▶ **What the task asks**:
Your answer should hold exactly the lines below from the line with "I have a beautiful" through the line with "RA-145【ふるさと納税】【無洗米】令和元年産 新米 森のくまさん10kg 画像2", both included, and no pictures at all.
*** Opening Study material ***
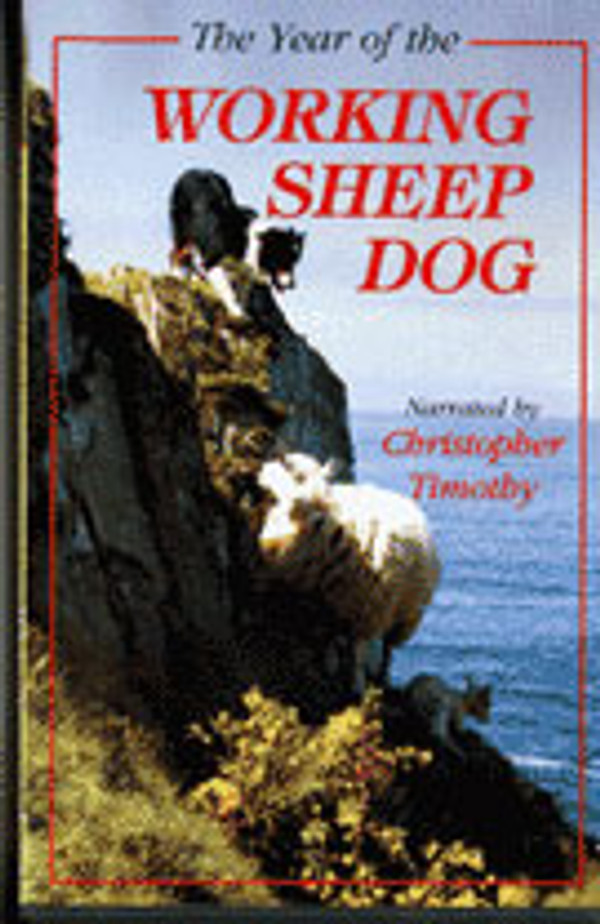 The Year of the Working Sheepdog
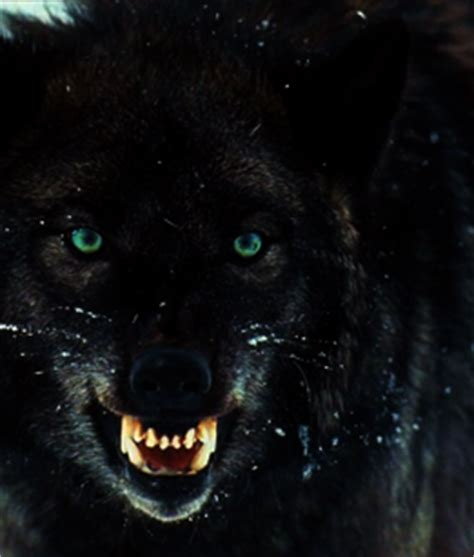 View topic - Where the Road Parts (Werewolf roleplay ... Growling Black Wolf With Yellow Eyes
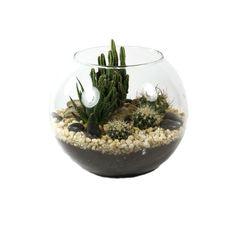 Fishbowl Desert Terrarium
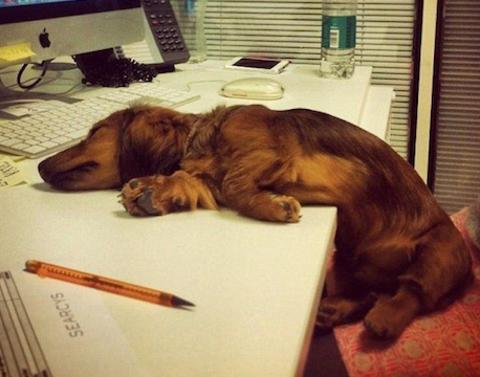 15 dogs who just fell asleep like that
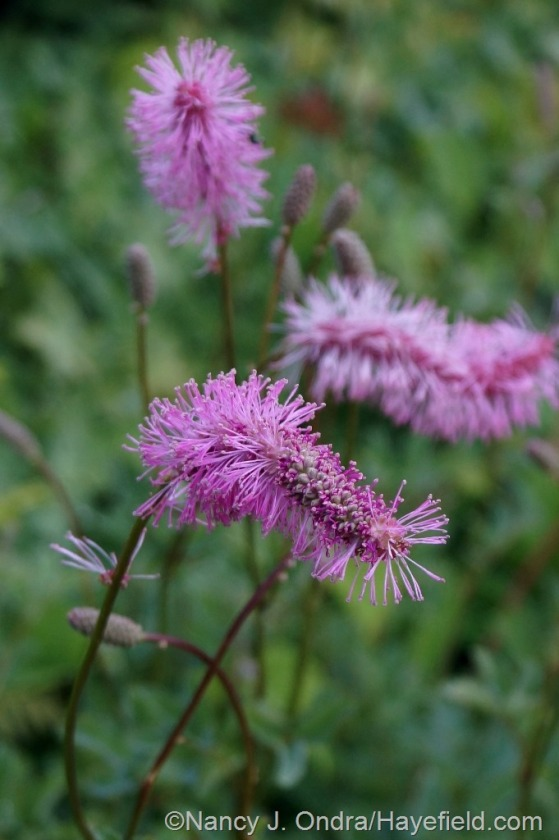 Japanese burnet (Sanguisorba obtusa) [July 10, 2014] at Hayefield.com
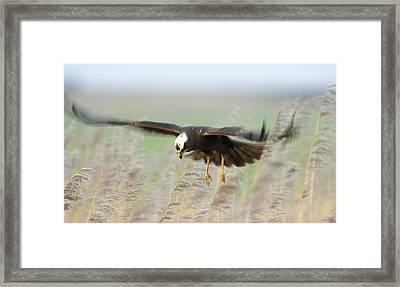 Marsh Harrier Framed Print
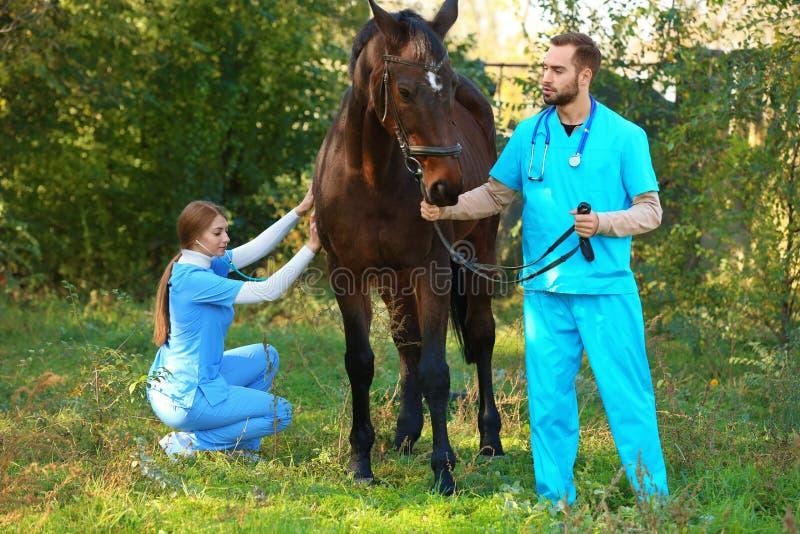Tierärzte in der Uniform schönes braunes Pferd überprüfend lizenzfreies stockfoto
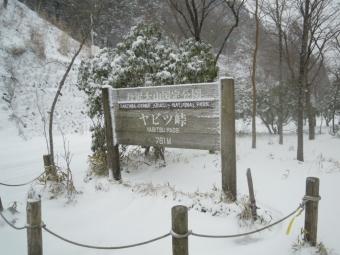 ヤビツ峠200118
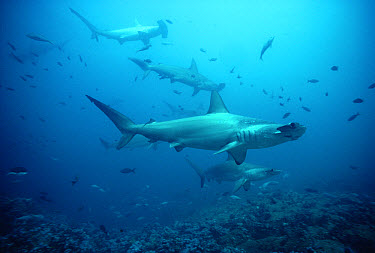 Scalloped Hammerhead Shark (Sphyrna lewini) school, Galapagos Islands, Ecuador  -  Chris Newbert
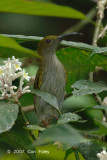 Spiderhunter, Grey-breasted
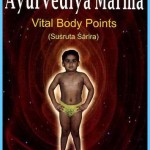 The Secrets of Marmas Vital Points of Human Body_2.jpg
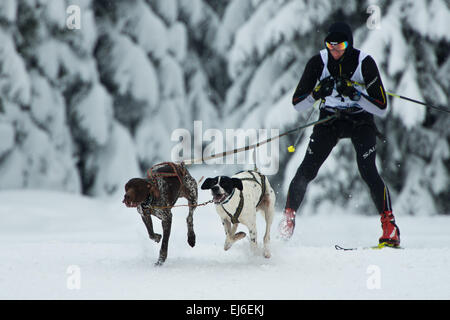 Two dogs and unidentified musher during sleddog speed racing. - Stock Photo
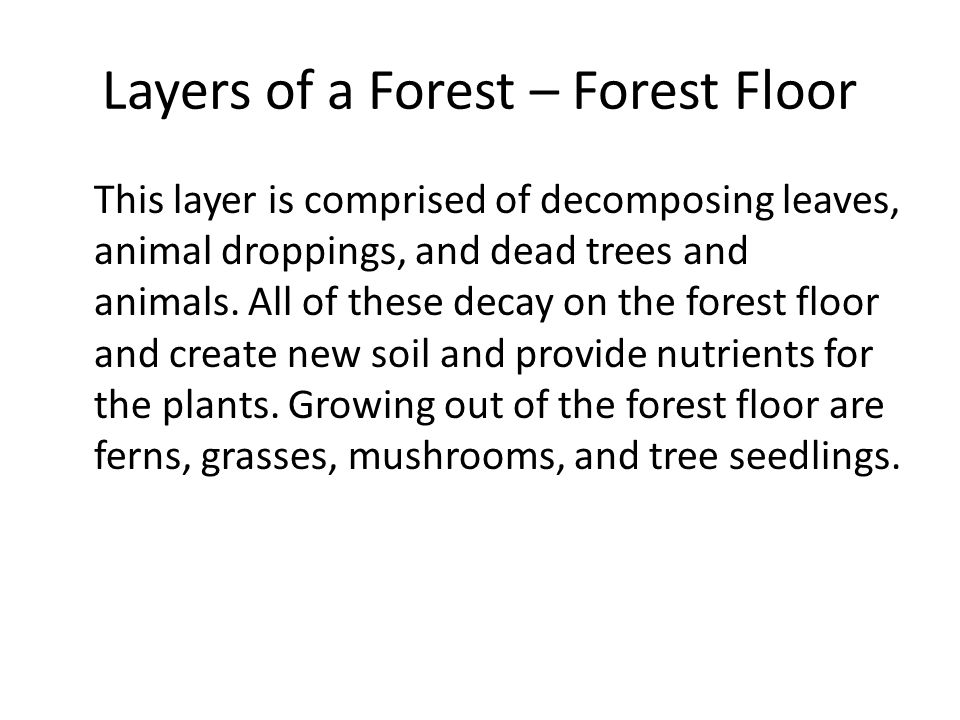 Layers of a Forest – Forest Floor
*** Closing Study material ***
*** Opening Study material ***
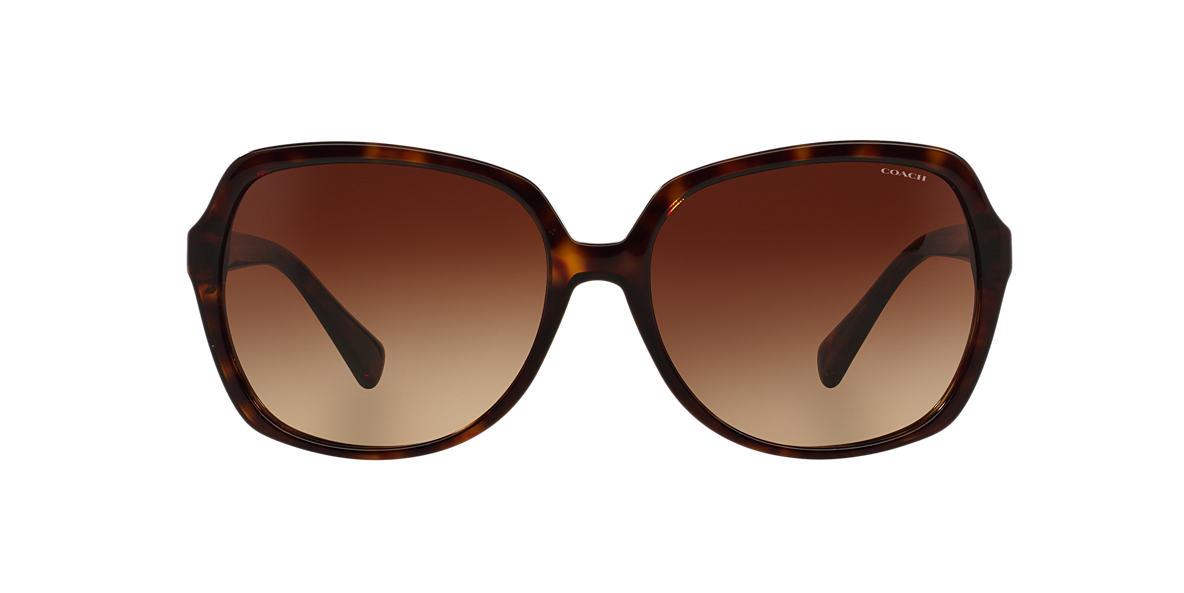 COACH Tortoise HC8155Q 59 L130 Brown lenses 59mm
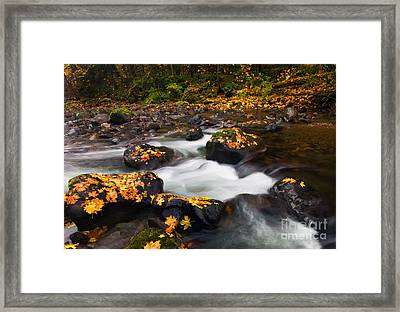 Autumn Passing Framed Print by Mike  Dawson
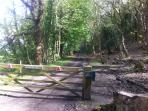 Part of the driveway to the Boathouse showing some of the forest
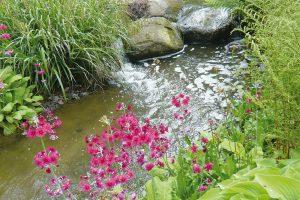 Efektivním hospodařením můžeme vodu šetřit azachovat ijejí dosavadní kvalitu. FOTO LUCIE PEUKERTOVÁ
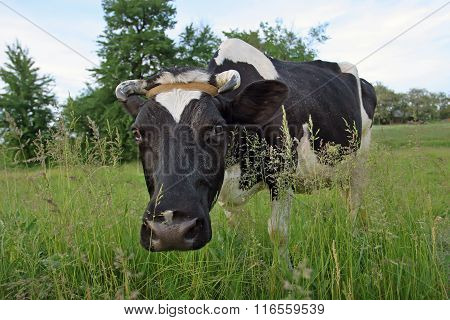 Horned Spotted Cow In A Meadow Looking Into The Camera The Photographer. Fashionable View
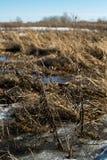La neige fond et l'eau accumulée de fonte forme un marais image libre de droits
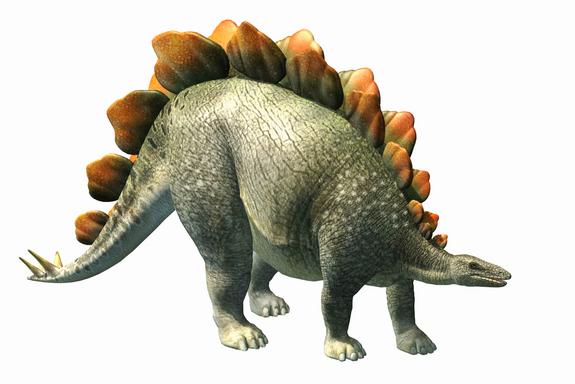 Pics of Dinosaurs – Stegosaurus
*** Closing Study material ***
*** Opening Study material ***
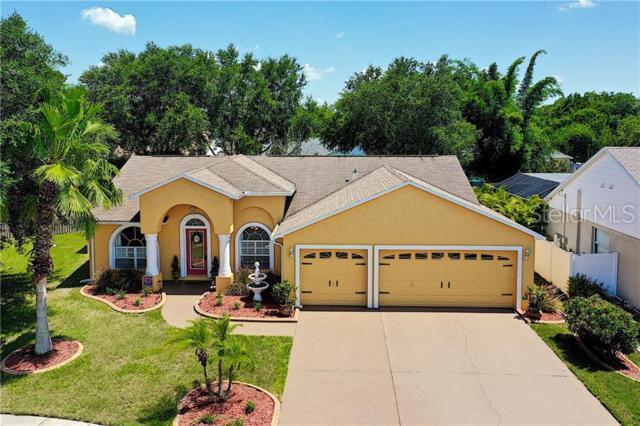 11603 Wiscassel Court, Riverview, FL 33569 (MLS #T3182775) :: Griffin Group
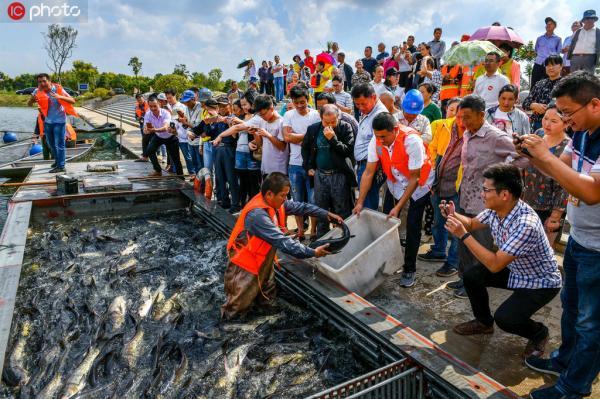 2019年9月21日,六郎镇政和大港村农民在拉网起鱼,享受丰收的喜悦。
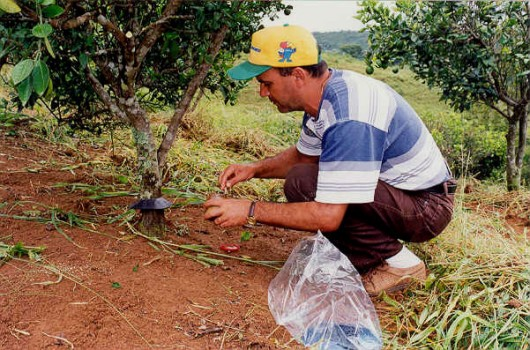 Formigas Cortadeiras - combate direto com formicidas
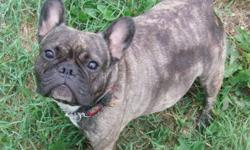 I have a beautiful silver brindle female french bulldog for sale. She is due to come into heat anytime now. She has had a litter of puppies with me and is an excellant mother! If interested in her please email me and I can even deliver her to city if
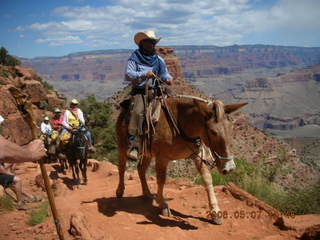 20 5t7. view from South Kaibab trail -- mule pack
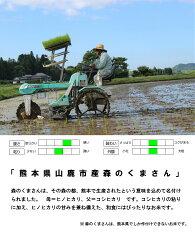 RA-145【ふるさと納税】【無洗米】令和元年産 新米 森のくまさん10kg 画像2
*** Closing Study material ***
▶ **Answer below**:
 I have a beautiful silver brindle female french bulldog for sale. She is due to come into heat anytime now. She has had a litter of puppies with me and is an excellant mother! If interested in her please email me and I can even deliver her to city if
 20 5t7. view from South Kaibab trail -- mule pack
 RA-145【ふるさと納税】【無洗米】令和元年産 新米 森のくまさん10kg 画像2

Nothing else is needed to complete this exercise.